At the formulation design stage, the study for formulation factors of hydrogel is more complicated, because there are so many factors, as mentioned before, that can affect the performance of the hydrogel. Although these factors often work together, in the actual preparation process, it usually needs to adjust a certain formulation factor according to the specific needs, such as rapid or sustained drug release. Therefore, it is necessary to correctly evaluate the influence and mechanism of every formulation factor. This will inevitably require a large amount of experimental data for support, which consumes a lot of labor, material resources, and financial resources. Many researchers have attempted to use computational methods to study the performance of hydrogels and established many great numerical models. Although these work well in predicting the drug release from hydrogels, they are relatively abstract in mechanism interpretation and have many restrictions. In addition, no systematic method has been developed to guide the rational formulation design of hydrogels [[21], [22], [23], [24], [25]].

To systematically study the influence of formulation factors on the performance of the hydrogel, explain the influence mechanism, and further guide the design of the hydrogel, here, a multiscale dynamic simulation strategy was developed.
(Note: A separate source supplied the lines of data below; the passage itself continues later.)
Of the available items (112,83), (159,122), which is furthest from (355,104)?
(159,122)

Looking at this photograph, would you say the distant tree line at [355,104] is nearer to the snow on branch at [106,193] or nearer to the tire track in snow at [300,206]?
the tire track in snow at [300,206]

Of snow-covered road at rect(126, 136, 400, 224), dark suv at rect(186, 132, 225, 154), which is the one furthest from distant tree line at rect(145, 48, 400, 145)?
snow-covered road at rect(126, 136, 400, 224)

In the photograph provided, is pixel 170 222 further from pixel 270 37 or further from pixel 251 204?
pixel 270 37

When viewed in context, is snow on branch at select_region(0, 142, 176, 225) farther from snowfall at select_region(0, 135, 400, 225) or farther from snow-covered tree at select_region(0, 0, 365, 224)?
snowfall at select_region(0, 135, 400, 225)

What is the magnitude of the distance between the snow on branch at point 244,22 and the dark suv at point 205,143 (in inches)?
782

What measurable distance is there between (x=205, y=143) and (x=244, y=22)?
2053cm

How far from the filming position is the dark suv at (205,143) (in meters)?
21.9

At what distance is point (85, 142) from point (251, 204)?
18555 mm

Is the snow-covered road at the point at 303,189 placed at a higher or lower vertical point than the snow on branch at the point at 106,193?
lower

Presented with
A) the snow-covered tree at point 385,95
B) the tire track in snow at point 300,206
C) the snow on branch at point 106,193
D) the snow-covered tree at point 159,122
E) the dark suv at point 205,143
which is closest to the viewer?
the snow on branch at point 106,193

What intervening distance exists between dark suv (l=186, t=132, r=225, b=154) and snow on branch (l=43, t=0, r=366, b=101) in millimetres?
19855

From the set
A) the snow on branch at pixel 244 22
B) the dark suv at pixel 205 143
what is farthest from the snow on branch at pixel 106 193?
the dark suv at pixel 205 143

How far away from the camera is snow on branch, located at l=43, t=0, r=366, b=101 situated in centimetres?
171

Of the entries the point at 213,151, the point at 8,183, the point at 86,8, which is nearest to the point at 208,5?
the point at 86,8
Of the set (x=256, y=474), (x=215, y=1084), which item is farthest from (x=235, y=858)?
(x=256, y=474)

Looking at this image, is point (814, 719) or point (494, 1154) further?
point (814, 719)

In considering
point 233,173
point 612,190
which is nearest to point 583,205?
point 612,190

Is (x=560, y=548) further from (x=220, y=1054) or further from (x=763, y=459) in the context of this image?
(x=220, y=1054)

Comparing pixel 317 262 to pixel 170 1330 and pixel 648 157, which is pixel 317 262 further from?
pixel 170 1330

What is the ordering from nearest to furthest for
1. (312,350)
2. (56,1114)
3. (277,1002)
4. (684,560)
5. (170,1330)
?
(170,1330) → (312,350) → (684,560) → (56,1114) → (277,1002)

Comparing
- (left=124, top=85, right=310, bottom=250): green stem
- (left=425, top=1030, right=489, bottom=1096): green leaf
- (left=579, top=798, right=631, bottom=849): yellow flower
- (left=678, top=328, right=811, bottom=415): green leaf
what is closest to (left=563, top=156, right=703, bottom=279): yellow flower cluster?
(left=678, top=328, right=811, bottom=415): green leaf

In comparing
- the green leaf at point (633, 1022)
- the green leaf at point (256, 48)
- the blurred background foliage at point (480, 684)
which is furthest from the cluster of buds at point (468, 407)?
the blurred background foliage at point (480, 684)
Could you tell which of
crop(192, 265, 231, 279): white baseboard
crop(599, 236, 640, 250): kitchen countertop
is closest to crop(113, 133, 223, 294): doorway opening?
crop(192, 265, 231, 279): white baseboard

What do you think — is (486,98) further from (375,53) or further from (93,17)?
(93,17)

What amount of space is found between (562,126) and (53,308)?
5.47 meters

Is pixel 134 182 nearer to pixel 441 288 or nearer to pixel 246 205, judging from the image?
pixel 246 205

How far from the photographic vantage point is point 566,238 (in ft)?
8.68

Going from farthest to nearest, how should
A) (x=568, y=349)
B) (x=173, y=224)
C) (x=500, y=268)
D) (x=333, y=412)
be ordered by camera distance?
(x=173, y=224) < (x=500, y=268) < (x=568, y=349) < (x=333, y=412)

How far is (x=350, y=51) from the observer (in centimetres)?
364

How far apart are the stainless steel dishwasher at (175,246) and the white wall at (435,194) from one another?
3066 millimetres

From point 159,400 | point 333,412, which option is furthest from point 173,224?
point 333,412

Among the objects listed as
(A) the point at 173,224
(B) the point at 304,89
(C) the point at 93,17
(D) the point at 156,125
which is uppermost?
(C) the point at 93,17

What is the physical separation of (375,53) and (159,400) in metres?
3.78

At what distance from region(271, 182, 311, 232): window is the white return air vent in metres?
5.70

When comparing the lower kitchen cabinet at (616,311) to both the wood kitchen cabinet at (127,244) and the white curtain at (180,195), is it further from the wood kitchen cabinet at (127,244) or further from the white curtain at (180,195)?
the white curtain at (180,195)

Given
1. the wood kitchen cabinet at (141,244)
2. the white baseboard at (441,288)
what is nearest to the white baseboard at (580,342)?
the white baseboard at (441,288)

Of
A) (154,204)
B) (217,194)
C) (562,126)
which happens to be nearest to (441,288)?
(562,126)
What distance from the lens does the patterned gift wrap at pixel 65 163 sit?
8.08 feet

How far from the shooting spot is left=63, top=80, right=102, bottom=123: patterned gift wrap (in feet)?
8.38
According to the strategy, at the pre-formulation stage, the compatibility of the drug with different matrices was predicted by all-atoms molecular dynamics (AA-MD) simulation methods to screen the optimal matrix material of hydrogel; at the stage of formulation design, the effect of formulation factors, such as the DP of the matrix material solvent, pH, matrix concentration, drug concentration, and additives, on drug diffusion, as well as the interaction mechanisms between the drug and matrix in the hydrogels were explained by the CG-MD simulations, which simplify the details in the description on the atomistic models into coarse-grained representations, and is more effective and suitable for the study of formulation factors’ effects of polymer drug delivery systems. Capsaicin (CAP), a natural active pharmaceutical ingredient that is mostly developed as a hydrogel formulation for transdermal administration to avoid the strong liver first-pass effect and short half-life and achieve rapid onset [[26], [27], [28]], was taken as a model drug to investigate the drug-releasing mechanism of the hydrogel in this study. The classic in vitro experiment was conducted to evaluate the reliability of simulation results at the same time.